Public Art Review
Private Broadcasts/Public Conversations
by Colette Gaiter
"[...] Piotr Szyhalski's World Wide Web site, called The Spleen, is highly conceptual. It is an interactive site; viewers set their own pace and choose their own path as they move through it. The Spleen is also very visually sophisticated and seductive. The artist was trained in Poland in classic graphic design, a background quite evident in the work.
Szyhalski is a propaganda artist, with a large body of his work, and part of the Web site, consisting of agitprop posters.
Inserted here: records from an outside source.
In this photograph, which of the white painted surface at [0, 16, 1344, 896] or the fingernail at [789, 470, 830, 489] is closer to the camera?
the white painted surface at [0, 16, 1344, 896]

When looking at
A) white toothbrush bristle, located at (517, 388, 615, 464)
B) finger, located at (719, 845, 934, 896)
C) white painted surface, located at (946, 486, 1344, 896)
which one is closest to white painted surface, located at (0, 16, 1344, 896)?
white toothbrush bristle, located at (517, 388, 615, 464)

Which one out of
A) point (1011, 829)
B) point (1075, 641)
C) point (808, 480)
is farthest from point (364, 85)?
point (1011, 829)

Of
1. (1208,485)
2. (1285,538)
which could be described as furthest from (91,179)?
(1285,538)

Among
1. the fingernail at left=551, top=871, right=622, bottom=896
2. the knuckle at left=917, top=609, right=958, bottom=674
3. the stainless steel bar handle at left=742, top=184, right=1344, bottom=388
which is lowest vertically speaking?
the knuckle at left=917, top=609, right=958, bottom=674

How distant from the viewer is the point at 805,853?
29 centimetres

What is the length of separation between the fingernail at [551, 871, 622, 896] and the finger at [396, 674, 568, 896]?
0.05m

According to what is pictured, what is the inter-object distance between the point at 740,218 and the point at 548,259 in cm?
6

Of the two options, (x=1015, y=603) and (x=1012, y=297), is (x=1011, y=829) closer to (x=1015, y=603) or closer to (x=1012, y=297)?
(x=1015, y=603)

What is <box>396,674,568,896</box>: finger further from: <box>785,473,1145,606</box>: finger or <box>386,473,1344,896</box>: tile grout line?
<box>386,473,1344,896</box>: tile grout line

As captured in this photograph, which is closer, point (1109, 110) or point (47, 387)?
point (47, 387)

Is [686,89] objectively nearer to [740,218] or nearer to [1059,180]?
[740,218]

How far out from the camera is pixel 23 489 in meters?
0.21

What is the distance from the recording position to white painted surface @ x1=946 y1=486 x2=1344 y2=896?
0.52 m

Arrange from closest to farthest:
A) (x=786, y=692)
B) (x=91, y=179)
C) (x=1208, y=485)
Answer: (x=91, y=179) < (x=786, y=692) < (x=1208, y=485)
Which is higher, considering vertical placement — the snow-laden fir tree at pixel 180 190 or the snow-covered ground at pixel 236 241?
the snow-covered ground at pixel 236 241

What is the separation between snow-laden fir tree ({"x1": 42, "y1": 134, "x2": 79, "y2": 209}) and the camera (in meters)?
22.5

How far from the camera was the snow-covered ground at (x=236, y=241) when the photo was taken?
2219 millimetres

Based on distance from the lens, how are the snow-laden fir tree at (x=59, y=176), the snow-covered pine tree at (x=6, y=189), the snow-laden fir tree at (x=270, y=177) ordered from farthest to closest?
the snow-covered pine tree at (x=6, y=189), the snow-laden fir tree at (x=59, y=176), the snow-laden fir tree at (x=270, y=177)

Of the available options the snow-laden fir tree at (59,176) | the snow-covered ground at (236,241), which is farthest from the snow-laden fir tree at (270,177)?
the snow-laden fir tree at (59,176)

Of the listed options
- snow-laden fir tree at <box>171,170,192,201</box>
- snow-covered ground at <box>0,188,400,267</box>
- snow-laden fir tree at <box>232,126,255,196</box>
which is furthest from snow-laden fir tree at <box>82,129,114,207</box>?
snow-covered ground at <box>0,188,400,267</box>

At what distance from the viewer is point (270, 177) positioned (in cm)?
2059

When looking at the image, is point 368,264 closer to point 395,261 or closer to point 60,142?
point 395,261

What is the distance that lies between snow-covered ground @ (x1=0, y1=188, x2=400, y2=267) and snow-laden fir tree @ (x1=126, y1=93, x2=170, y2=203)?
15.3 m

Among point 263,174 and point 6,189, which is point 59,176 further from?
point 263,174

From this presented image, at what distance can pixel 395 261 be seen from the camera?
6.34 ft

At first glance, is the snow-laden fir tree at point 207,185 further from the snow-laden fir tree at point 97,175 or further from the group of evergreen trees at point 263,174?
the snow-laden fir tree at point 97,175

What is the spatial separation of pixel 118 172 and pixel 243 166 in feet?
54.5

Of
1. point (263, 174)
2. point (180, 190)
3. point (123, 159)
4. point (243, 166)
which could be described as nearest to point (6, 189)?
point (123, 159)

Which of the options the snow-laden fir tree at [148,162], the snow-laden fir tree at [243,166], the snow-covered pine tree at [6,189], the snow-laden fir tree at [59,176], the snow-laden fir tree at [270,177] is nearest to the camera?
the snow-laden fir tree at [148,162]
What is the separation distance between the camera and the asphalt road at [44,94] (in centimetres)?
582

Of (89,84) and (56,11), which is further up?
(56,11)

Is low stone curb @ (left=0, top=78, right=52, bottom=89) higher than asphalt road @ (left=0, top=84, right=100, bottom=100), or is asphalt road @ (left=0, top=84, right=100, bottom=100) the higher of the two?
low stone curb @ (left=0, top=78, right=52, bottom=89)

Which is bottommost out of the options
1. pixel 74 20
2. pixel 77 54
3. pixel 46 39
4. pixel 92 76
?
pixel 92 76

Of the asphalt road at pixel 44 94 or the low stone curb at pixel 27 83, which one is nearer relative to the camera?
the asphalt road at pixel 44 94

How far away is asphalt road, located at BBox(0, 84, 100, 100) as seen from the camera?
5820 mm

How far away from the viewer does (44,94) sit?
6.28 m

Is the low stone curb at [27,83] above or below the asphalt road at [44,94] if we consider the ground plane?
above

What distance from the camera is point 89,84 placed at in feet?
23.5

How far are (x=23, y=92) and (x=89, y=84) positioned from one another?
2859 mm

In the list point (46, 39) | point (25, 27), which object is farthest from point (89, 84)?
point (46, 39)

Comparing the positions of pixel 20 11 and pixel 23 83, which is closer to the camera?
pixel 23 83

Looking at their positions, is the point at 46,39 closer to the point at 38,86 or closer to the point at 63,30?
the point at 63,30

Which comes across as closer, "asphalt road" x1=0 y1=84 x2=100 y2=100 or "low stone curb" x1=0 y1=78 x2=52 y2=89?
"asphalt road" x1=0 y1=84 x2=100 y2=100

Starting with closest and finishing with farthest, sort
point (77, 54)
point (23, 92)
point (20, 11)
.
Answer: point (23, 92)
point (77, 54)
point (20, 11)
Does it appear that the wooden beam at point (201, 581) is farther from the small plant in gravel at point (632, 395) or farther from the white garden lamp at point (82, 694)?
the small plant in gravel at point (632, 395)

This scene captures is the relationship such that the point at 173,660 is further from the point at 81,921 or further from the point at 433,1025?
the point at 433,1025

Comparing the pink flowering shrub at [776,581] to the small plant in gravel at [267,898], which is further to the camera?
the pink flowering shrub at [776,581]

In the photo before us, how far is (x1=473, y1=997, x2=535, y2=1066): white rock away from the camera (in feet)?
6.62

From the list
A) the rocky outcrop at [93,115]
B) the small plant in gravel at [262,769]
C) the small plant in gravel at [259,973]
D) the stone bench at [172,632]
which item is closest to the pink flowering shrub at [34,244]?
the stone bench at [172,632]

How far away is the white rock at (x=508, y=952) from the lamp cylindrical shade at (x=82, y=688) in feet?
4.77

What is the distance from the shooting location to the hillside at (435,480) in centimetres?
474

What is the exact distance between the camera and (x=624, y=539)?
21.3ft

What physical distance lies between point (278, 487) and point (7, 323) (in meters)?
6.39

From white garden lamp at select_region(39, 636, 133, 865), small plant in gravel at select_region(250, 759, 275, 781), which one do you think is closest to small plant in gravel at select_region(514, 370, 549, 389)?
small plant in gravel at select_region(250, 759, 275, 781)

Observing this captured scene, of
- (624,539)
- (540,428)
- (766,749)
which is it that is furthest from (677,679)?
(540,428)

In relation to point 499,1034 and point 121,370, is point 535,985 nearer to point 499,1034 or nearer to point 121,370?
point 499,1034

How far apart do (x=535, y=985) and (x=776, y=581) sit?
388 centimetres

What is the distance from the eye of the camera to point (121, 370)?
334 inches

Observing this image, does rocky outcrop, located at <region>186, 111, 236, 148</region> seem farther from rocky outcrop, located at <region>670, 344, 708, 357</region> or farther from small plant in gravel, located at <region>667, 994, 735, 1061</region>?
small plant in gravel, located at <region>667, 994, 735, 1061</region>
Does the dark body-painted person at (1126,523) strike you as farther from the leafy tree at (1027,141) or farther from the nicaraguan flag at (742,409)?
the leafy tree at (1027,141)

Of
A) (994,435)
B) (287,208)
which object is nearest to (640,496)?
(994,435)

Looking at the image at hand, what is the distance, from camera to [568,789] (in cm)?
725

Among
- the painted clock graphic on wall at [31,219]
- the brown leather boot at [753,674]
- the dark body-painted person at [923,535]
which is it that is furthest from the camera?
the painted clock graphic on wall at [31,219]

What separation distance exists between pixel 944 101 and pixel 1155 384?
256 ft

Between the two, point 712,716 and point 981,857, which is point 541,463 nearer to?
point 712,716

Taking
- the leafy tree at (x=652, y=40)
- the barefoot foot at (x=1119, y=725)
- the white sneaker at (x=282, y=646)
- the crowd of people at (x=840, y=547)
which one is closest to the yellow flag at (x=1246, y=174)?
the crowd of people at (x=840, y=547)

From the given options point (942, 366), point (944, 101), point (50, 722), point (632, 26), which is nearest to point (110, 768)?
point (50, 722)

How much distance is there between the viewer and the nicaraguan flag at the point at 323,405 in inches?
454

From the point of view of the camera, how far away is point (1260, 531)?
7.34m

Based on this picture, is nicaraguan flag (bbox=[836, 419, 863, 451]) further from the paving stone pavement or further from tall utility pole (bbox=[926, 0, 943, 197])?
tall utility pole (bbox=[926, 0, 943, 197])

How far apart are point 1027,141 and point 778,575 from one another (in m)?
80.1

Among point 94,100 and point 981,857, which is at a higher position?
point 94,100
In one example, a screen comes up with an image of a man and woman facing off, confidently wielding hatchets. The text on top reads, "Nothing could be more true than this." Large type across the bottom reads, "YOU CAN WIN." The words "BUT YOU WONT' shortly dissolve onto the page under the other text. Szyhalski is effectively mimicking the suggestibility of advertising and other media propaganda. There are many of these posters, so one can, as he says, "go in deeper and deeper and deeper." The propaganda posters become animated in Szyhalski's clever use of "dissolves" to change content. When the message changes to an equally plausible opposite after the viewer has already silently agreed with the original premise, one is struck by how effective propaganda is.
His use of the HTML scripting language (the language that operates Web pages) takes advantage of its limited interactive capabilities. One sequence is a "play" whose script, made of found text from a 19th century book, Mental Photography, reads out in a seemingly endless horizontal scroll with intermittent images.
Szyhalski believes that art is the audience. The Internet is his perfect medium because of the directness of the communication and possibility for interaction with the audience. While he does not have a specific audience in mind when he is creating his work, his commentaries deal with a certain type of person. His public issue is the process of public indoctrination to ideas. In one training exercise, the viewer is asked, "Are you prepared to draw a clear line of distinction between you and them?"
For Szyhalski, the promise of interactivity will be in bypassing the creation of beautiful objects. "Art" occurs at the other end of the process - through the viewers and their perceptions. This is perceptual interactivity. Rather than just tell something, he allows the message to emerge in viewers' minds. Like in the best of public art, there can be alternative readings. "The resulting impulse will release a certain feeling or emotion," he says. "This is the art." He describes his current work as an "expression of my hope for art - not art yet, exactly."
These artists - Barbara Hammer, Jill Scott, George Legrady, Christine Tamblyn, and Piotr Szyhalski - are working toward a currently unattainable ideal: true interactivity in a public cyberforum. Their conceptual challenge is to create an art that leaves some control up to the viewer; although in terms of technology, the artists are working with one hand tied behind their backs. Because of their pioneering efforts, when true interactivity is possible, we may know what to do with it."
Colette Gaiter is an Associate Professor at the Minneapolis College of Art and Design, where she teaches computer graphics, and an artist working in Interactive digital multimedia.